Associate professor of political science; director of the Center for the Study of Diversity and Democracy

Tillery's research and teaching interests are in the fields of American politics and political theory. His research focuses on American political development, racial and ethnic politics and media and politics.

“The failure to indict the officers who killed Breonna Taylor after bursting into her apartment in March shows how difficult it is to hold police officers accountable for their misconduct and poor performance in cases that involve deadly force. What is beyond belief is that the one charge brought in the case will be against an officer for firing into a neighboring apartment in the act of killing Ms. Taylor. 
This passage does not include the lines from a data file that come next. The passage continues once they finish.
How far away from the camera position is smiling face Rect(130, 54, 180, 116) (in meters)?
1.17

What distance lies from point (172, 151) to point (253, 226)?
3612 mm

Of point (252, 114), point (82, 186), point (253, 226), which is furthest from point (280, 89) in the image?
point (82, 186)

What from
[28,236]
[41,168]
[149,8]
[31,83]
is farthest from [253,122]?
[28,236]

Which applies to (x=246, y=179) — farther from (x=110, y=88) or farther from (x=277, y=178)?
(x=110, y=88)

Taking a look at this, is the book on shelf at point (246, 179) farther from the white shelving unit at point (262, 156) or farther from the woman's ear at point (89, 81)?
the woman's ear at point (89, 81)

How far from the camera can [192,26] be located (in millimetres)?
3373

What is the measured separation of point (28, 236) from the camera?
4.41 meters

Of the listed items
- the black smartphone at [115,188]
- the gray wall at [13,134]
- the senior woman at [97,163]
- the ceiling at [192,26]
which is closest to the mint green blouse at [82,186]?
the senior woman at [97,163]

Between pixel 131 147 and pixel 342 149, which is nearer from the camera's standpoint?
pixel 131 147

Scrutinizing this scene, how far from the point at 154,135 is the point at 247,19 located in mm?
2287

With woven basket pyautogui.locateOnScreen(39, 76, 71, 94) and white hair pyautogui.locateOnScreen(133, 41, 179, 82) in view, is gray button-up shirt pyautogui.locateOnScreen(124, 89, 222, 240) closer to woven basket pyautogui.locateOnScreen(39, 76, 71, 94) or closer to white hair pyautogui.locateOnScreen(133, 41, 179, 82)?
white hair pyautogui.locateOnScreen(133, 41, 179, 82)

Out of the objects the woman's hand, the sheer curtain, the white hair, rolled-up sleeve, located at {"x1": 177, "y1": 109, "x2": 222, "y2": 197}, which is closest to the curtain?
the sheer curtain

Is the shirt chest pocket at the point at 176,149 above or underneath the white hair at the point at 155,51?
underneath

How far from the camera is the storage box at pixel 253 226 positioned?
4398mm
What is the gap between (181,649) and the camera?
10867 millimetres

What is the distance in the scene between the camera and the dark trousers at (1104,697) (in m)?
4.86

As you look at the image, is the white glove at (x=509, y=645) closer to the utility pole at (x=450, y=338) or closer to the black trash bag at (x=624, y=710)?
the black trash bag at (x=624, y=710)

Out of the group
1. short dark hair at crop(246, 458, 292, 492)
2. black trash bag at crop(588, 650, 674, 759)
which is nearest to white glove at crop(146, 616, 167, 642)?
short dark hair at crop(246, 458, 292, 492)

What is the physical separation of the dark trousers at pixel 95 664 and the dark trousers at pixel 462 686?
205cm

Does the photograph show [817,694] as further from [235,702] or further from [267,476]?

“The ruling is a watershed moment for the Black Lives Matter movement. For more than three months we have seen activists organizing mostly peaceful, disciplined protests demanding charges against the officers in the case. What today showed is that protests are not going to be enough to generate accountability in such a badly broken system. The activists are going to have to supplement their disruptive protests with political organizing and voting if they are going to change the environment in Kentucky.” 

Sheila Bedi

Clinical professor of law

Bedi litigates civil rights claims on behalf of people who have endured police violence and abusive prison conditions. She also represents grassroots community groups seeking to end mass imprisonment and to redress abusive policing.

“When we call for justice for these victims of race-based violence, we’re calling for the criminal prosecution of their killers. And criminal prosecution alone will do nothing to shift the culture of fear, hatred and oppression that allows these race-based killings to happen over and over and over again. …There’s a deep, terrible, tragic irony here — that we have to look to the very system that was an accomplice to these killings for relief — for some facsimile of justice.”